Check if two line segments are colliding (only check if they are intersecting, not where) [closed]

Question

I need a fast algorithm for checking if two non-infinite lines are crossing. Have to be fast because it'll run on a cell phone a lot.

The algorithm do only have to return yes or no, it does not have to find out exactly where the lines cross!

I have looked here: How do you detect where two line segments intersect? But that thread is a jungle, people keep saying that "this is the answer" but then two other guys say that it is incorrect because of this-and-that bug.

Please help me find a good and working algorithm for this.

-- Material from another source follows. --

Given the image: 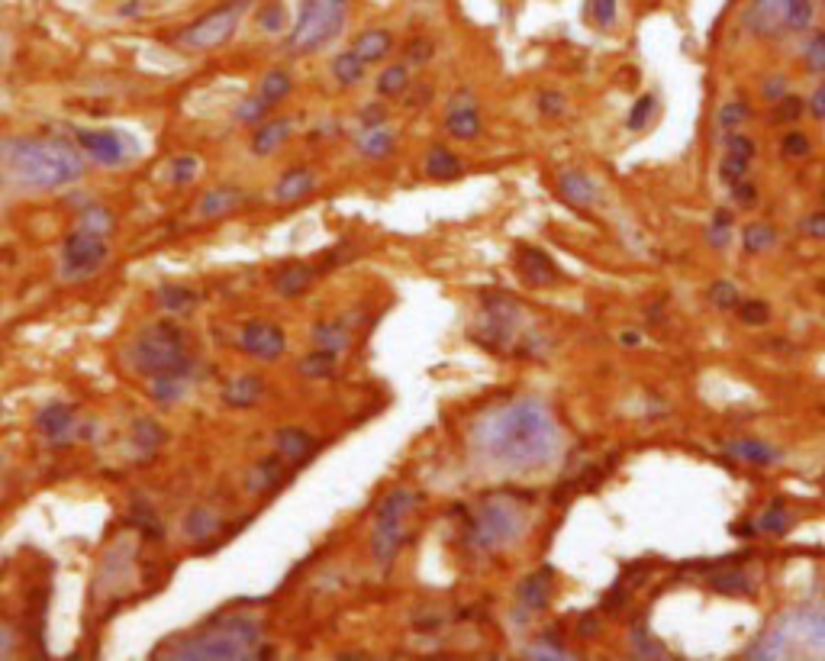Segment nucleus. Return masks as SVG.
I'll use <instances>...</instances> for the list:
<instances>
[{"instance_id": "bf43d9fd", "label": "nucleus", "mask_w": 825, "mask_h": 661, "mask_svg": "<svg viewBox=\"0 0 825 661\" xmlns=\"http://www.w3.org/2000/svg\"><path fill=\"white\" fill-rule=\"evenodd\" d=\"M539 107H542V113H548V117H558L561 107H564V100H561L555 91H545V94L539 97Z\"/></svg>"}, {"instance_id": "4c0bfd02", "label": "nucleus", "mask_w": 825, "mask_h": 661, "mask_svg": "<svg viewBox=\"0 0 825 661\" xmlns=\"http://www.w3.org/2000/svg\"><path fill=\"white\" fill-rule=\"evenodd\" d=\"M332 368H336V352H326V349H313L300 362V371L307 378H326V375H332Z\"/></svg>"}, {"instance_id": "f03ea898", "label": "nucleus", "mask_w": 825, "mask_h": 661, "mask_svg": "<svg viewBox=\"0 0 825 661\" xmlns=\"http://www.w3.org/2000/svg\"><path fill=\"white\" fill-rule=\"evenodd\" d=\"M0 165L26 188H65L84 175V158L59 139H4Z\"/></svg>"}, {"instance_id": "a878e982", "label": "nucleus", "mask_w": 825, "mask_h": 661, "mask_svg": "<svg viewBox=\"0 0 825 661\" xmlns=\"http://www.w3.org/2000/svg\"><path fill=\"white\" fill-rule=\"evenodd\" d=\"M390 49H394V36L384 33V30L361 33V36L355 39V46H352V52H355L358 59L365 62V65H374V62L387 59V52H390Z\"/></svg>"}, {"instance_id": "c9c22d12", "label": "nucleus", "mask_w": 825, "mask_h": 661, "mask_svg": "<svg viewBox=\"0 0 825 661\" xmlns=\"http://www.w3.org/2000/svg\"><path fill=\"white\" fill-rule=\"evenodd\" d=\"M291 91H294V81H291L287 71H268L262 88H258V97H262L268 107H274V104H281V100Z\"/></svg>"}, {"instance_id": "58836bf2", "label": "nucleus", "mask_w": 825, "mask_h": 661, "mask_svg": "<svg viewBox=\"0 0 825 661\" xmlns=\"http://www.w3.org/2000/svg\"><path fill=\"white\" fill-rule=\"evenodd\" d=\"M758 529H761V533H774V536L787 533V529H790V513H787V507H784V504H771V507H767V510L758 516Z\"/></svg>"}, {"instance_id": "cd10ccee", "label": "nucleus", "mask_w": 825, "mask_h": 661, "mask_svg": "<svg viewBox=\"0 0 825 661\" xmlns=\"http://www.w3.org/2000/svg\"><path fill=\"white\" fill-rule=\"evenodd\" d=\"M223 397H226L229 407H252L265 397V381L255 378V375H242L226 387Z\"/></svg>"}, {"instance_id": "dca6fc26", "label": "nucleus", "mask_w": 825, "mask_h": 661, "mask_svg": "<svg viewBox=\"0 0 825 661\" xmlns=\"http://www.w3.org/2000/svg\"><path fill=\"white\" fill-rule=\"evenodd\" d=\"M755 158V142L745 136H729L726 139V158L719 165V175L726 184H738L748 175V162Z\"/></svg>"}, {"instance_id": "052dcab7", "label": "nucleus", "mask_w": 825, "mask_h": 661, "mask_svg": "<svg viewBox=\"0 0 825 661\" xmlns=\"http://www.w3.org/2000/svg\"><path fill=\"white\" fill-rule=\"evenodd\" d=\"M803 229H806L809 236L825 239V213H813V217H809V220L803 223Z\"/></svg>"}, {"instance_id": "e2e57ef3", "label": "nucleus", "mask_w": 825, "mask_h": 661, "mask_svg": "<svg viewBox=\"0 0 825 661\" xmlns=\"http://www.w3.org/2000/svg\"><path fill=\"white\" fill-rule=\"evenodd\" d=\"M813 117L825 120V84L816 88V94H813Z\"/></svg>"}, {"instance_id": "0e129e2a", "label": "nucleus", "mask_w": 825, "mask_h": 661, "mask_svg": "<svg viewBox=\"0 0 825 661\" xmlns=\"http://www.w3.org/2000/svg\"><path fill=\"white\" fill-rule=\"evenodd\" d=\"M597 632V620H593V613H587L581 620V636H593Z\"/></svg>"}, {"instance_id": "a211bd4d", "label": "nucleus", "mask_w": 825, "mask_h": 661, "mask_svg": "<svg viewBox=\"0 0 825 661\" xmlns=\"http://www.w3.org/2000/svg\"><path fill=\"white\" fill-rule=\"evenodd\" d=\"M39 433L55 445L68 442L75 436V410L65 404H49L39 413Z\"/></svg>"}, {"instance_id": "9d476101", "label": "nucleus", "mask_w": 825, "mask_h": 661, "mask_svg": "<svg viewBox=\"0 0 825 661\" xmlns=\"http://www.w3.org/2000/svg\"><path fill=\"white\" fill-rule=\"evenodd\" d=\"M107 262V242L104 236L91 233V229H75L65 246H62V275L68 281H81V278H91L94 271Z\"/></svg>"}, {"instance_id": "20e7f679", "label": "nucleus", "mask_w": 825, "mask_h": 661, "mask_svg": "<svg viewBox=\"0 0 825 661\" xmlns=\"http://www.w3.org/2000/svg\"><path fill=\"white\" fill-rule=\"evenodd\" d=\"M129 365H133L139 375L146 378H158L168 375V371H184L194 368V355H191V342H187V333L175 323H152L136 336V342L126 352Z\"/></svg>"}, {"instance_id": "de8ad7c7", "label": "nucleus", "mask_w": 825, "mask_h": 661, "mask_svg": "<svg viewBox=\"0 0 825 661\" xmlns=\"http://www.w3.org/2000/svg\"><path fill=\"white\" fill-rule=\"evenodd\" d=\"M713 587L722 594H748V578L738 571H726L719 574V578H713Z\"/></svg>"}, {"instance_id": "c03bdc74", "label": "nucleus", "mask_w": 825, "mask_h": 661, "mask_svg": "<svg viewBox=\"0 0 825 661\" xmlns=\"http://www.w3.org/2000/svg\"><path fill=\"white\" fill-rule=\"evenodd\" d=\"M165 439V433L162 429H158V423H152V420H139L136 423V429H133V442L139 445V449H155L158 442Z\"/></svg>"}, {"instance_id": "b1692460", "label": "nucleus", "mask_w": 825, "mask_h": 661, "mask_svg": "<svg viewBox=\"0 0 825 661\" xmlns=\"http://www.w3.org/2000/svg\"><path fill=\"white\" fill-rule=\"evenodd\" d=\"M284 481V465H281V455H268L262 458V462L255 465V471L249 474V481H245V487H249L252 494H268L274 491Z\"/></svg>"}, {"instance_id": "3c124183", "label": "nucleus", "mask_w": 825, "mask_h": 661, "mask_svg": "<svg viewBox=\"0 0 825 661\" xmlns=\"http://www.w3.org/2000/svg\"><path fill=\"white\" fill-rule=\"evenodd\" d=\"M751 113L748 104H742V100H735V104H726L719 110V126H726V129H735L738 123H745V117Z\"/></svg>"}, {"instance_id": "f8f14e48", "label": "nucleus", "mask_w": 825, "mask_h": 661, "mask_svg": "<svg viewBox=\"0 0 825 661\" xmlns=\"http://www.w3.org/2000/svg\"><path fill=\"white\" fill-rule=\"evenodd\" d=\"M78 142L100 165H123L129 158V139L113 133V129H84V133H78Z\"/></svg>"}, {"instance_id": "4be33fe9", "label": "nucleus", "mask_w": 825, "mask_h": 661, "mask_svg": "<svg viewBox=\"0 0 825 661\" xmlns=\"http://www.w3.org/2000/svg\"><path fill=\"white\" fill-rule=\"evenodd\" d=\"M194 384V368H184V371H168V375H158L152 378V394L158 404H175L187 394V387Z\"/></svg>"}, {"instance_id": "6e6552de", "label": "nucleus", "mask_w": 825, "mask_h": 661, "mask_svg": "<svg viewBox=\"0 0 825 661\" xmlns=\"http://www.w3.org/2000/svg\"><path fill=\"white\" fill-rule=\"evenodd\" d=\"M813 0H751L745 10V26L755 36L806 33L813 26Z\"/></svg>"}, {"instance_id": "69168bd1", "label": "nucleus", "mask_w": 825, "mask_h": 661, "mask_svg": "<svg viewBox=\"0 0 825 661\" xmlns=\"http://www.w3.org/2000/svg\"><path fill=\"white\" fill-rule=\"evenodd\" d=\"M822 204H825V191H822Z\"/></svg>"}, {"instance_id": "2f4dec72", "label": "nucleus", "mask_w": 825, "mask_h": 661, "mask_svg": "<svg viewBox=\"0 0 825 661\" xmlns=\"http://www.w3.org/2000/svg\"><path fill=\"white\" fill-rule=\"evenodd\" d=\"M313 346L316 349H326V352H342L345 346H349V329H345L342 323H316L313 326Z\"/></svg>"}, {"instance_id": "6e6d98bb", "label": "nucleus", "mask_w": 825, "mask_h": 661, "mask_svg": "<svg viewBox=\"0 0 825 661\" xmlns=\"http://www.w3.org/2000/svg\"><path fill=\"white\" fill-rule=\"evenodd\" d=\"M258 26H262V30L278 33L281 26H284V7H281V4H271V7H265L262 13H258Z\"/></svg>"}, {"instance_id": "393cba45", "label": "nucleus", "mask_w": 825, "mask_h": 661, "mask_svg": "<svg viewBox=\"0 0 825 661\" xmlns=\"http://www.w3.org/2000/svg\"><path fill=\"white\" fill-rule=\"evenodd\" d=\"M313 188H316L313 171H310V168H294V171H287V175L278 181V188H274V197H278L281 204H291V200H300V197L313 194Z\"/></svg>"}, {"instance_id": "a18cd8bd", "label": "nucleus", "mask_w": 825, "mask_h": 661, "mask_svg": "<svg viewBox=\"0 0 825 661\" xmlns=\"http://www.w3.org/2000/svg\"><path fill=\"white\" fill-rule=\"evenodd\" d=\"M587 10H590V20L597 26H613L616 20V0H587Z\"/></svg>"}, {"instance_id": "c756f323", "label": "nucleus", "mask_w": 825, "mask_h": 661, "mask_svg": "<svg viewBox=\"0 0 825 661\" xmlns=\"http://www.w3.org/2000/svg\"><path fill=\"white\" fill-rule=\"evenodd\" d=\"M216 529H220V520L207 507H194L184 516V536L194 542H207L210 536H216Z\"/></svg>"}, {"instance_id": "4d7b16f0", "label": "nucleus", "mask_w": 825, "mask_h": 661, "mask_svg": "<svg viewBox=\"0 0 825 661\" xmlns=\"http://www.w3.org/2000/svg\"><path fill=\"white\" fill-rule=\"evenodd\" d=\"M784 155L787 158H806L809 155V139L803 133H790L784 139Z\"/></svg>"}, {"instance_id": "5fc2aeb1", "label": "nucleus", "mask_w": 825, "mask_h": 661, "mask_svg": "<svg viewBox=\"0 0 825 661\" xmlns=\"http://www.w3.org/2000/svg\"><path fill=\"white\" fill-rule=\"evenodd\" d=\"M800 113H803V100L800 97H780V104H777V123H793V120H800Z\"/></svg>"}, {"instance_id": "473e14b6", "label": "nucleus", "mask_w": 825, "mask_h": 661, "mask_svg": "<svg viewBox=\"0 0 825 661\" xmlns=\"http://www.w3.org/2000/svg\"><path fill=\"white\" fill-rule=\"evenodd\" d=\"M242 194L236 188H220V191H210L204 197V204H200V217H226L229 210L239 207Z\"/></svg>"}, {"instance_id": "39448f33", "label": "nucleus", "mask_w": 825, "mask_h": 661, "mask_svg": "<svg viewBox=\"0 0 825 661\" xmlns=\"http://www.w3.org/2000/svg\"><path fill=\"white\" fill-rule=\"evenodd\" d=\"M345 13H349V0H300V13L291 39H287V52L310 55L329 46L342 33Z\"/></svg>"}, {"instance_id": "680f3d73", "label": "nucleus", "mask_w": 825, "mask_h": 661, "mask_svg": "<svg viewBox=\"0 0 825 661\" xmlns=\"http://www.w3.org/2000/svg\"><path fill=\"white\" fill-rule=\"evenodd\" d=\"M729 226H732V217H729V213H716V217H713V233H709V239L719 242V233L729 236Z\"/></svg>"}, {"instance_id": "f257e3e1", "label": "nucleus", "mask_w": 825, "mask_h": 661, "mask_svg": "<svg viewBox=\"0 0 825 661\" xmlns=\"http://www.w3.org/2000/svg\"><path fill=\"white\" fill-rule=\"evenodd\" d=\"M474 445L500 468L539 471L555 462L561 433L542 400H513L474 426Z\"/></svg>"}, {"instance_id": "6ab92c4d", "label": "nucleus", "mask_w": 825, "mask_h": 661, "mask_svg": "<svg viewBox=\"0 0 825 661\" xmlns=\"http://www.w3.org/2000/svg\"><path fill=\"white\" fill-rule=\"evenodd\" d=\"M445 126L455 139H474L477 133H481V113H477V107L471 104L468 94H461L458 104H452Z\"/></svg>"}, {"instance_id": "79ce46f5", "label": "nucleus", "mask_w": 825, "mask_h": 661, "mask_svg": "<svg viewBox=\"0 0 825 661\" xmlns=\"http://www.w3.org/2000/svg\"><path fill=\"white\" fill-rule=\"evenodd\" d=\"M81 229H91V233L97 236H107L110 229H113V213L104 210V207H91V210H84V217H81Z\"/></svg>"}, {"instance_id": "864d4df0", "label": "nucleus", "mask_w": 825, "mask_h": 661, "mask_svg": "<svg viewBox=\"0 0 825 661\" xmlns=\"http://www.w3.org/2000/svg\"><path fill=\"white\" fill-rule=\"evenodd\" d=\"M133 523H139L142 533H146L149 539H162V523L155 520V513L149 507H136L133 510Z\"/></svg>"}, {"instance_id": "412c9836", "label": "nucleus", "mask_w": 825, "mask_h": 661, "mask_svg": "<svg viewBox=\"0 0 825 661\" xmlns=\"http://www.w3.org/2000/svg\"><path fill=\"white\" fill-rule=\"evenodd\" d=\"M726 449V455L738 458V462H745V465H774L780 452L774 449V445H767V442H758V439H732L722 445Z\"/></svg>"}, {"instance_id": "aec40b11", "label": "nucleus", "mask_w": 825, "mask_h": 661, "mask_svg": "<svg viewBox=\"0 0 825 661\" xmlns=\"http://www.w3.org/2000/svg\"><path fill=\"white\" fill-rule=\"evenodd\" d=\"M552 587H555L552 571H548V568L535 571V574H529L523 584H519V603H523L529 613H539V610L548 607V600H552Z\"/></svg>"}, {"instance_id": "7c9ffc66", "label": "nucleus", "mask_w": 825, "mask_h": 661, "mask_svg": "<svg viewBox=\"0 0 825 661\" xmlns=\"http://www.w3.org/2000/svg\"><path fill=\"white\" fill-rule=\"evenodd\" d=\"M426 175L436 178V181H452V178L461 175V158L452 155L448 149H442V146H436L426 158Z\"/></svg>"}, {"instance_id": "c85d7f7f", "label": "nucleus", "mask_w": 825, "mask_h": 661, "mask_svg": "<svg viewBox=\"0 0 825 661\" xmlns=\"http://www.w3.org/2000/svg\"><path fill=\"white\" fill-rule=\"evenodd\" d=\"M355 149L365 158H387L394 152V133H387L384 126H365V133H358Z\"/></svg>"}, {"instance_id": "9b49d317", "label": "nucleus", "mask_w": 825, "mask_h": 661, "mask_svg": "<svg viewBox=\"0 0 825 661\" xmlns=\"http://www.w3.org/2000/svg\"><path fill=\"white\" fill-rule=\"evenodd\" d=\"M239 346H242V352H249L252 358H262V362H274V358L284 355L287 339H284V329H281L278 323L255 320V323H245L242 336H239Z\"/></svg>"}, {"instance_id": "1a4fd4ad", "label": "nucleus", "mask_w": 825, "mask_h": 661, "mask_svg": "<svg viewBox=\"0 0 825 661\" xmlns=\"http://www.w3.org/2000/svg\"><path fill=\"white\" fill-rule=\"evenodd\" d=\"M242 4H249V0H236V4L210 10L207 17H200L197 23L187 26V30L178 36V42L184 49H197V52L223 46V42L233 39V33H236L239 17H242Z\"/></svg>"}, {"instance_id": "37998d69", "label": "nucleus", "mask_w": 825, "mask_h": 661, "mask_svg": "<svg viewBox=\"0 0 825 661\" xmlns=\"http://www.w3.org/2000/svg\"><path fill=\"white\" fill-rule=\"evenodd\" d=\"M403 88H407V68H403V65H390L384 75H381V81H378V91L384 97H397Z\"/></svg>"}, {"instance_id": "bb28decb", "label": "nucleus", "mask_w": 825, "mask_h": 661, "mask_svg": "<svg viewBox=\"0 0 825 661\" xmlns=\"http://www.w3.org/2000/svg\"><path fill=\"white\" fill-rule=\"evenodd\" d=\"M294 133V123L291 120H281V117H271L268 123H262V129L255 133L252 139V152L255 155H268L281 146V142H287V136Z\"/></svg>"}, {"instance_id": "49530a36", "label": "nucleus", "mask_w": 825, "mask_h": 661, "mask_svg": "<svg viewBox=\"0 0 825 661\" xmlns=\"http://www.w3.org/2000/svg\"><path fill=\"white\" fill-rule=\"evenodd\" d=\"M738 313H742V320L748 326H764L767 320H771V307H767L764 300H745V304L738 307Z\"/></svg>"}, {"instance_id": "ea45409f", "label": "nucleus", "mask_w": 825, "mask_h": 661, "mask_svg": "<svg viewBox=\"0 0 825 661\" xmlns=\"http://www.w3.org/2000/svg\"><path fill=\"white\" fill-rule=\"evenodd\" d=\"M742 242H745L748 252H764V249H771L774 242H777V233H774L771 226H764V223H751V226L745 229Z\"/></svg>"}, {"instance_id": "0eeeda50", "label": "nucleus", "mask_w": 825, "mask_h": 661, "mask_svg": "<svg viewBox=\"0 0 825 661\" xmlns=\"http://www.w3.org/2000/svg\"><path fill=\"white\" fill-rule=\"evenodd\" d=\"M416 510V494L407 487H394L374 510V533H371V552L378 565H390L407 542V520Z\"/></svg>"}, {"instance_id": "e433bc0d", "label": "nucleus", "mask_w": 825, "mask_h": 661, "mask_svg": "<svg viewBox=\"0 0 825 661\" xmlns=\"http://www.w3.org/2000/svg\"><path fill=\"white\" fill-rule=\"evenodd\" d=\"M194 300H197V294L191 291V287H181V284H168V287L158 291V307H165L168 313L194 307Z\"/></svg>"}, {"instance_id": "a19ab883", "label": "nucleus", "mask_w": 825, "mask_h": 661, "mask_svg": "<svg viewBox=\"0 0 825 661\" xmlns=\"http://www.w3.org/2000/svg\"><path fill=\"white\" fill-rule=\"evenodd\" d=\"M803 59H806L809 71L825 75V33H816L803 42Z\"/></svg>"}, {"instance_id": "603ef678", "label": "nucleus", "mask_w": 825, "mask_h": 661, "mask_svg": "<svg viewBox=\"0 0 825 661\" xmlns=\"http://www.w3.org/2000/svg\"><path fill=\"white\" fill-rule=\"evenodd\" d=\"M651 110H655V97H651V94L635 100V107L629 113V129H642L651 120Z\"/></svg>"}, {"instance_id": "5701e85b", "label": "nucleus", "mask_w": 825, "mask_h": 661, "mask_svg": "<svg viewBox=\"0 0 825 661\" xmlns=\"http://www.w3.org/2000/svg\"><path fill=\"white\" fill-rule=\"evenodd\" d=\"M790 623L796 626V632L803 636V642L809 645L813 652L825 655V610H803V613H793Z\"/></svg>"}, {"instance_id": "2eb2a0df", "label": "nucleus", "mask_w": 825, "mask_h": 661, "mask_svg": "<svg viewBox=\"0 0 825 661\" xmlns=\"http://www.w3.org/2000/svg\"><path fill=\"white\" fill-rule=\"evenodd\" d=\"M274 442H278V455L284 458V462H291V465H303V462H310V458L316 455V439L307 433V429H297V426H284L278 429V436H274Z\"/></svg>"}, {"instance_id": "8fccbe9b", "label": "nucleus", "mask_w": 825, "mask_h": 661, "mask_svg": "<svg viewBox=\"0 0 825 661\" xmlns=\"http://www.w3.org/2000/svg\"><path fill=\"white\" fill-rule=\"evenodd\" d=\"M709 297H713V304L722 307V310H732L738 304V291L729 281H716L713 287H709Z\"/></svg>"}, {"instance_id": "423d86ee", "label": "nucleus", "mask_w": 825, "mask_h": 661, "mask_svg": "<svg viewBox=\"0 0 825 661\" xmlns=\"http://www.w3.org/2000/svg\"><path fill=\"white\" fill-rule=\"evenodd\" d=\"M526 529V510L510 497H490L477 507L474 520L468 526V539L474 549L481 552H497L513 545Z\"/></svg>"}, {"instance_id": "09e8293b", "label": "nucleus", "mask_w": 825, "mask_h": 661, "mask_svg": "<svg viewBox=\"0 0 825 661\" xmlns=\"http://www.w3.org/2000/svg\"><path fill=\"white\" fill-rule=\"evenodd\" d=\"M168 175H171V181H175V184L194 181V175H197V158H194V155H181V158H175V162H171V168H168Z\"/></svg>"}, {"instance_id": "f3484780", "label": "nucleus", "mask_w": 825, "mask_h": 661, "mask_svg": "<svg viewBox=\"0 0 825 661\" xmlns=\"http://www.w3.org/2000/svg\"><path fill=\"white\" fill-rule=\"evenodd\" d=\"M558 194L574 207H593L600 200V188L577 168H568L558 175Z\"/></svg>"}, {"instance_id": "72a5a7b5", "label": "nucleus", "mask_w": 825, "mask_h": 661, "mask_svg": "<svg viewBox=\"0 0 825 661\" xmlns=\"http://www.w3.org/2000/svg\"><path fill=\"white\" fill-rule=\"evenodd\" d=\"M310 281H313V271L307 265H294V268H284L281 271L278 281H274V287H278L281 297H297V294L307 291Z\"/></svg>"}, {"instance_id": "ddd939ff", "label": "nucleus", "mask_w": 825, "mask_h": 661, "mask_svg": "<svg viewBox=\"0 0 825 661\" xmlns=\"http://www.w3.org/2000/svg\"><path fill=\"white\" fill-rule=\"evenodd\" d=\"M516 320H519V310L506 297L487 300L484 316H481V326L487 329V336H484L487 346H503V342H510V336L516 333Z\"/></svg>"}, {"instance_id": "7ed1b4c3", "label": "nucleus", "mask_w": 825, "mask_h": 661, "mask_svg": "<svg viewBox=\"0 0 825 661\" xmlns=\"http://www.w3.org/2000/svg\"><path fill=\"white\" fill-rule=\"evenodd\" d=\"M262 645V620H255L249 613H226L216 616L210 626H204L194 636H184L168 645L171 658H252Z\"/></svg>"}, {"instance_id": "4468645a", "label": "nucleus", "mask_w": 825, "mask_h": 661, "mask_svg": "<svg viewBox=\"0 0 825 661\" xmlns=\"http://www.w3.org/2000/svg\"><path fill=\"white\" fill-rule=\"evenodd\" d=\"M516 268H519V275H523L532 287H548V284H555L561 278L558 275V265L542 249H535V246H523V249L516 252Z\"/></svg>"}, {"instance_id": "13d9d810", "label": "nucleus", "mask_w": 825, "mask_h": 661, "mask_svg": "<svg viewBox=\"0 0 825 661\" xmlns=\"http://www.w3.org/2000/svg\"><path fill=\"white\" fill-rule=\"evenodd\" d=\"M732 188H735L738 207H755V204H758V191L751 188V184H742V181H738V184H732Z\"/></svg>"}, {"instance_id": "f704fd0d", "label": "nucleus", "mask_w": 825, "mask_h": 661, "mask_svg": "<svg viewBox=\"0 0 825 661\" xmlns=\"http://www.w3.org/2000/svg\"><path fill=\"white\" fill-rule=\"evenodd\" d=\"M365 68L368 65L349 49V52L336 55V62H332V75H336V81L342 84V88H352V84H358L361 78H365Z\"/></svg>"}]
</instances>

Just to be clear: I need a function that you give...
lineApointAx
lineApointAy
lineApointBx
lineApointBy
lineBpointAx
lineBpointAy
lineBpointBx
lineBpointBy
...and that returns true or false depending on if the two lines cross or not.

I would appreciate if you answered with (pseudo-)code, not formulas.

Answer 1

It is necessary and sufficient that the two ends of one segment are on different sides of the other segment, and vise-versa. To determine which side a point is on, just take a cross-product and see whether it's positive or negative:

(B_x - A_x)(P_y - B_y) - (B_y - A_y)(P_x - B_x)

EDIT:
To spell it out: suppose you're looking at two line segments, [AB] and [CD]. The segments intersect if and only if ((A and B are of different sides of [CD]) and (C and D are on different sides of [AB])).

To see whether two points, P and Q, are on different sides of a line segment [EF], compute two cross products, one for P and one for Q:

(F_x - E_x)(P_y - F_y) - (F_y - E_y)(P_x - F_x)

(F_x - E_x)(Q_y - F_y) - (F_y - E_y)(Q_x - F_x)

If the results have the same sign (both positive or both negative) then forget it, the points are on the same side, the segments do not intersect. If one is positive and the other negative, then the points are on opposite sides.